▶ _REQUIREMENT_: Render each caption line of the listing below as one string in a JSON list, skipping blank lines and leaving out the pictures.

▶ _RECORDS SUPPLIED_:
+++++

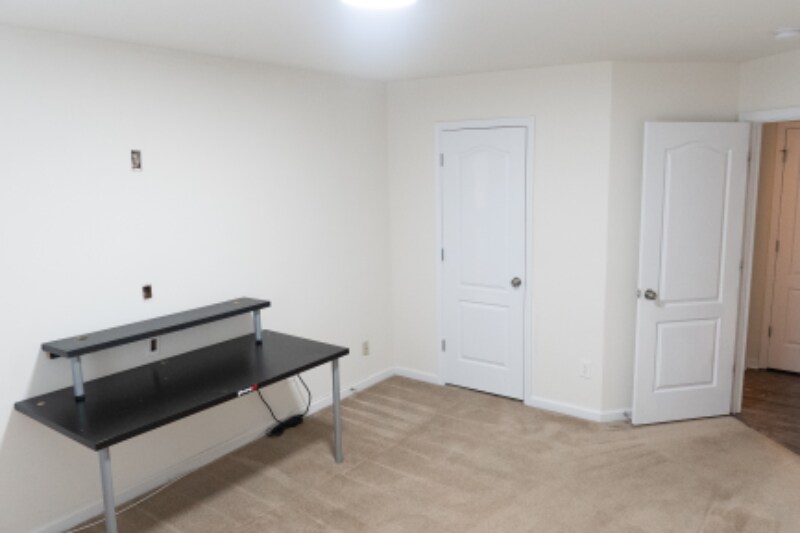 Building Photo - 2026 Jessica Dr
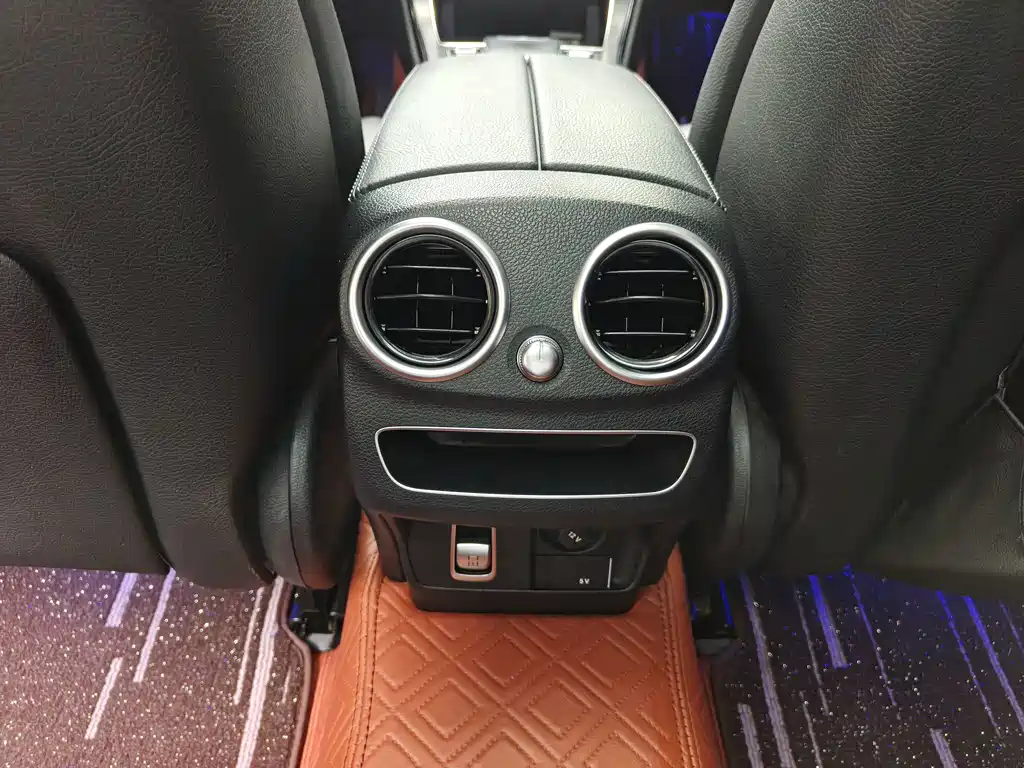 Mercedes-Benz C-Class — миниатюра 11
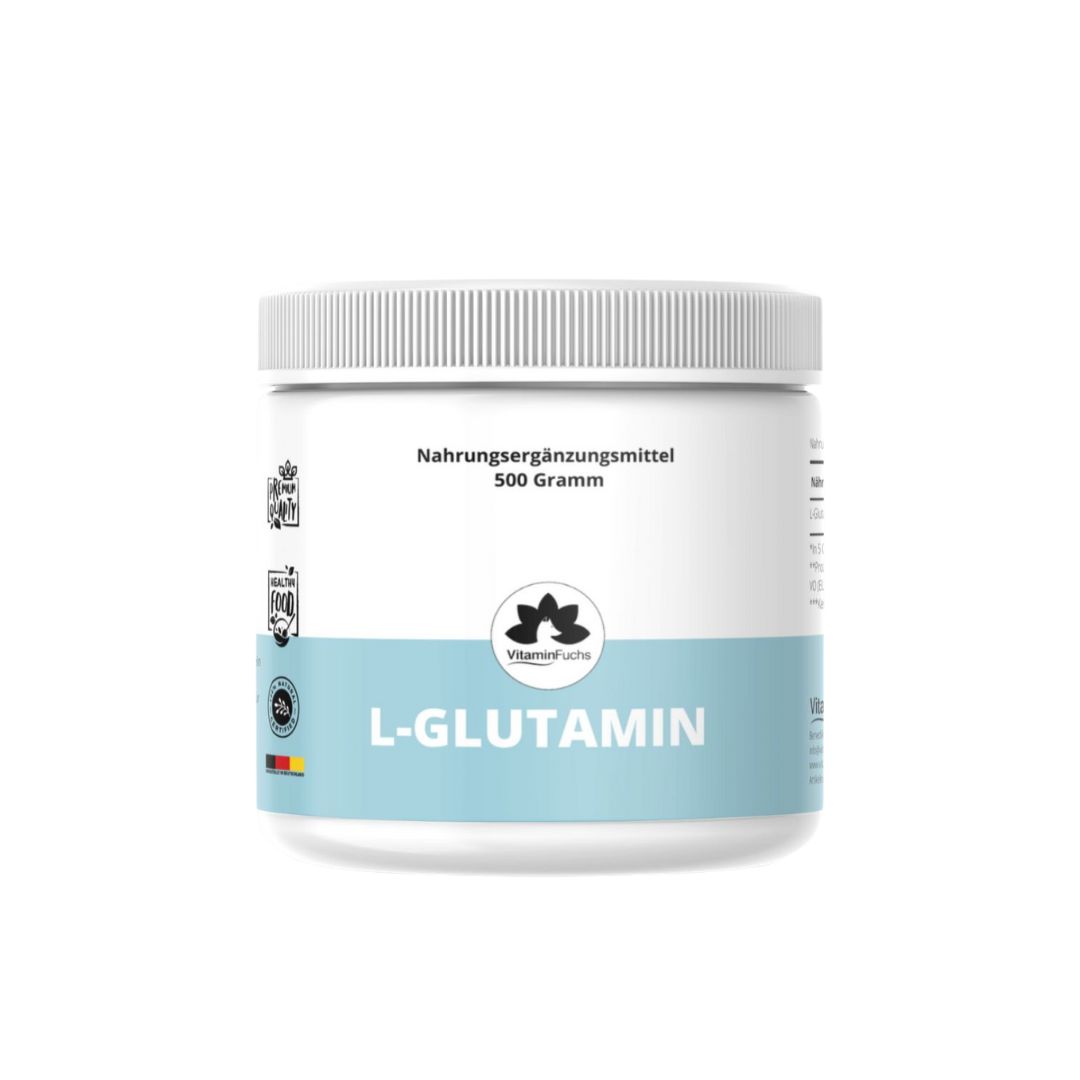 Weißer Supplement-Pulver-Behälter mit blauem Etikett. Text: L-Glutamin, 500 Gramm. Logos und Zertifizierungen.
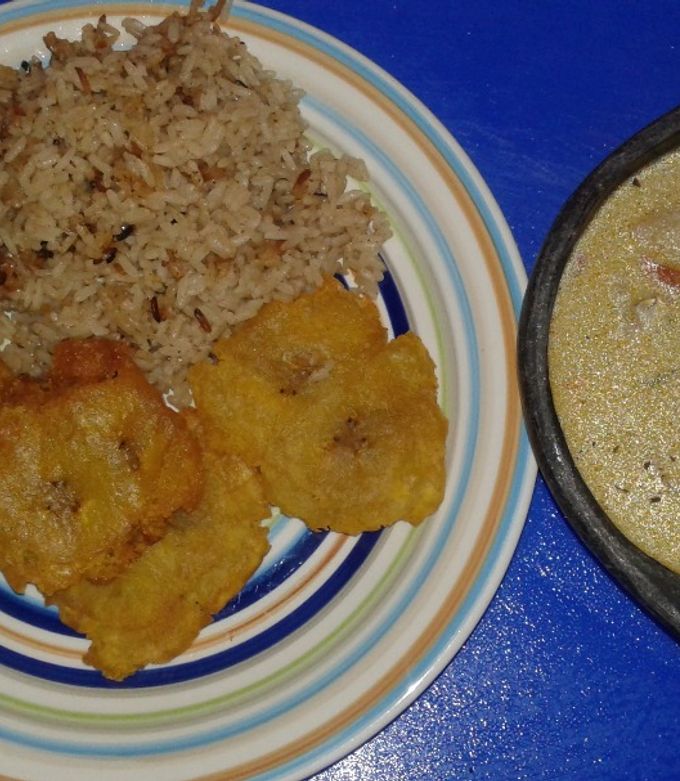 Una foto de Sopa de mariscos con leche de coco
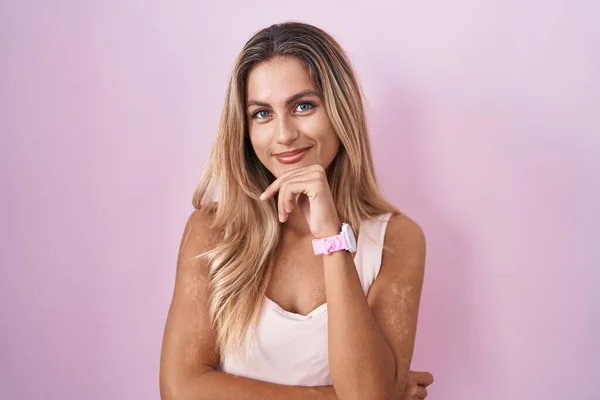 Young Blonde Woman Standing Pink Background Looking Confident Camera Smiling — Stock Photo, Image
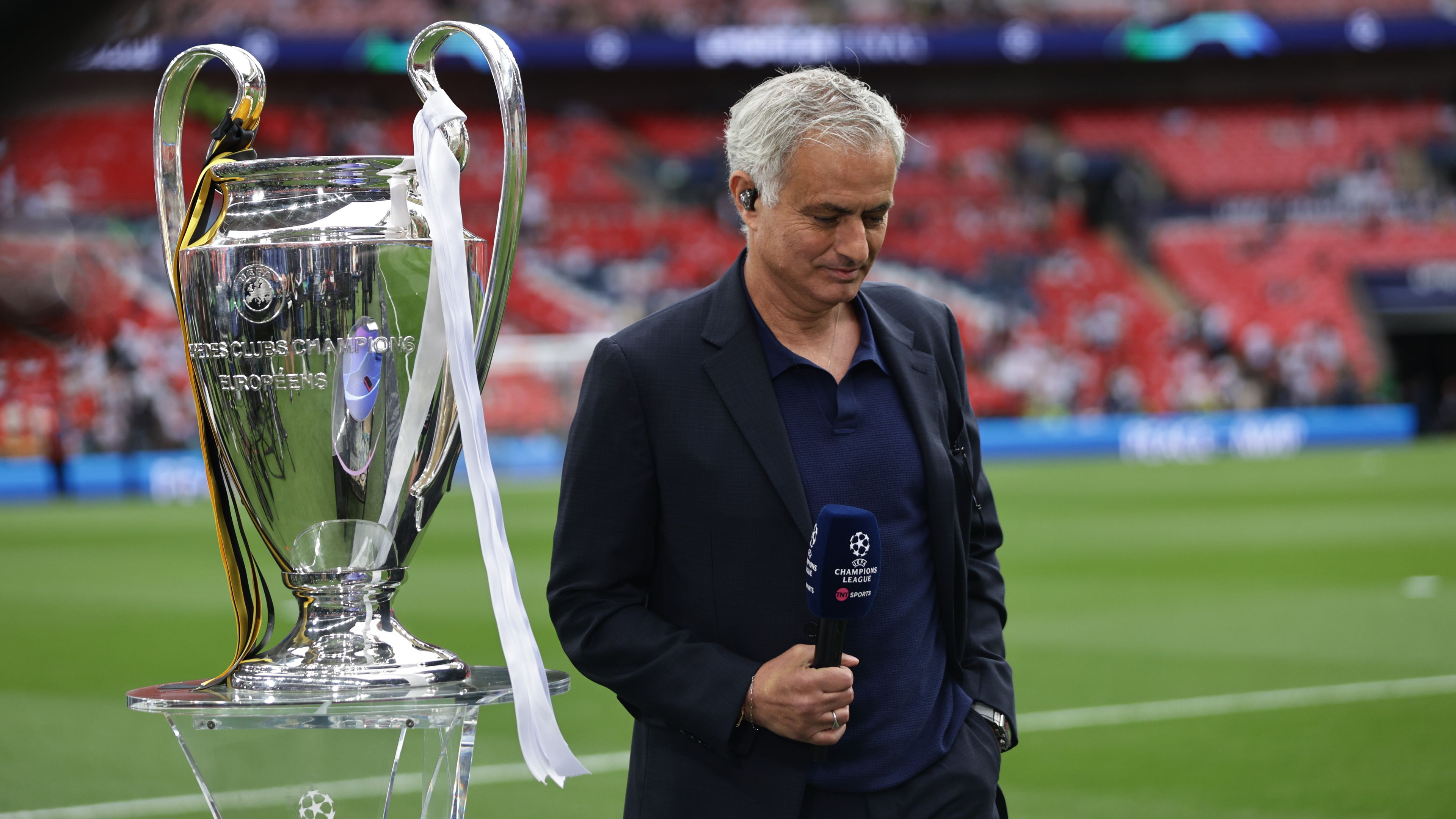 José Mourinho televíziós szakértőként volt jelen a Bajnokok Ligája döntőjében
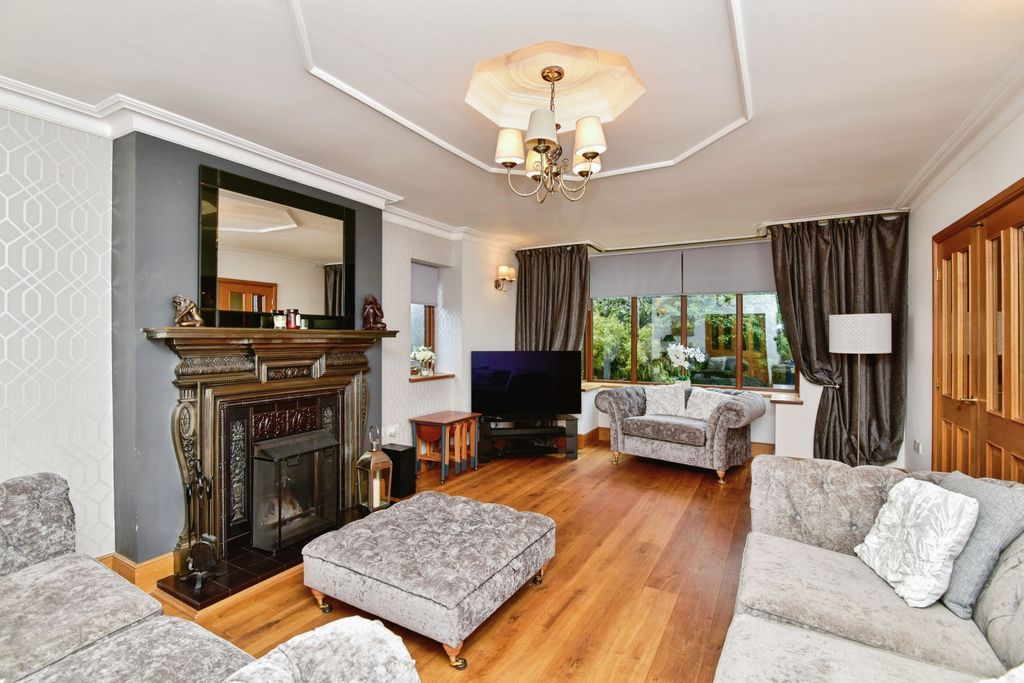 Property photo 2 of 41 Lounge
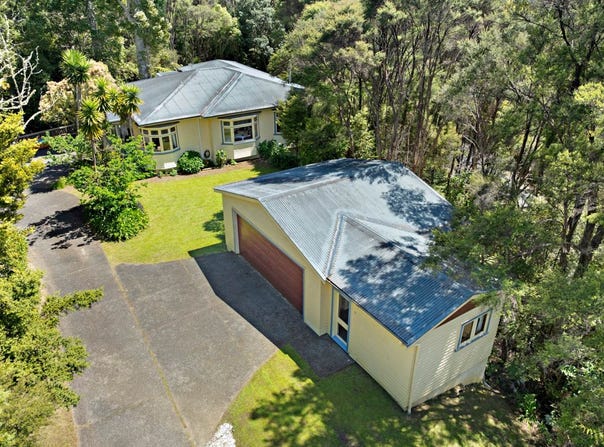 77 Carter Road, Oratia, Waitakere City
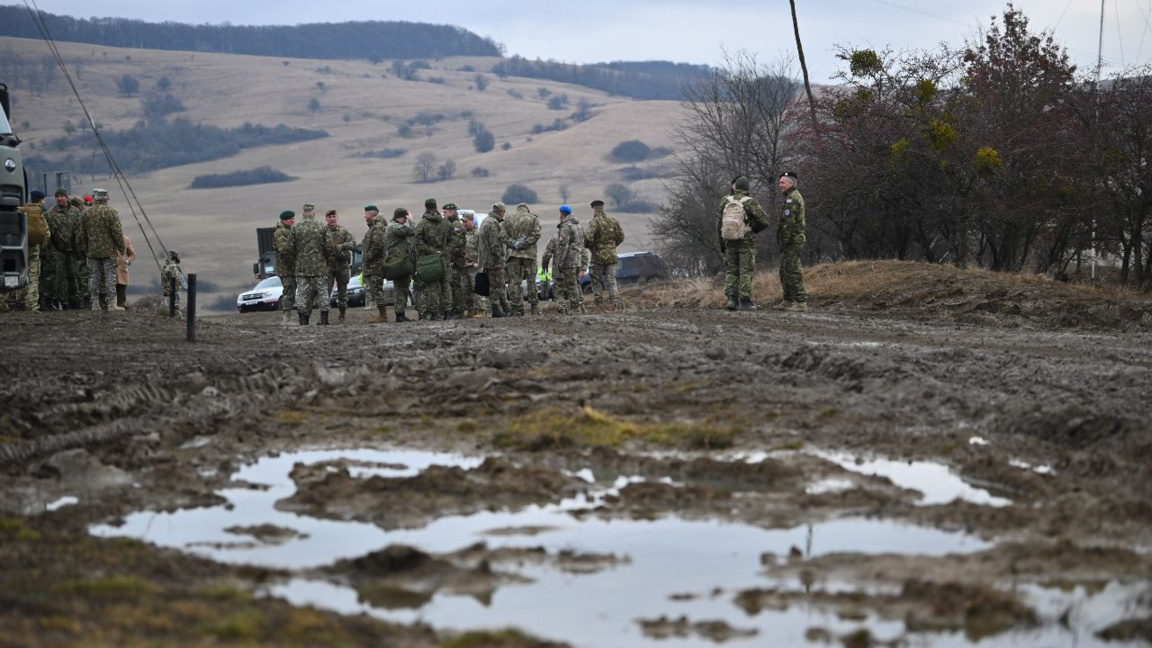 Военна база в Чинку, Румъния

+++++

▶ _RESULT OF THIS TASK_:
[
  " Building Photo - 2026 Jessica Dr",
  " Mercedes-Benz C-Class — миниатюра 11",
  " Weißer Supplement-Pulver-Behälter mit blauem Etikett. Text: L-Glutamin, 500 Gramm. Logos und Zertifizierungen.",
  " Una foto de Sopa de mariscos con leche de coco",
  " Young Blonde Woman Standing Pink Background Looking Confident Camera Smiling — Stock Photo, Image",
  " José Mourinho televíziós szakértőként volt jelen a Bajnokok Ligája döntőjében",
  " Property photo 2 of 41 Lounge",
  " 77 Carter Road, Oratia, Waitakere City",
  " Военна база в Чинку, Румъния"
]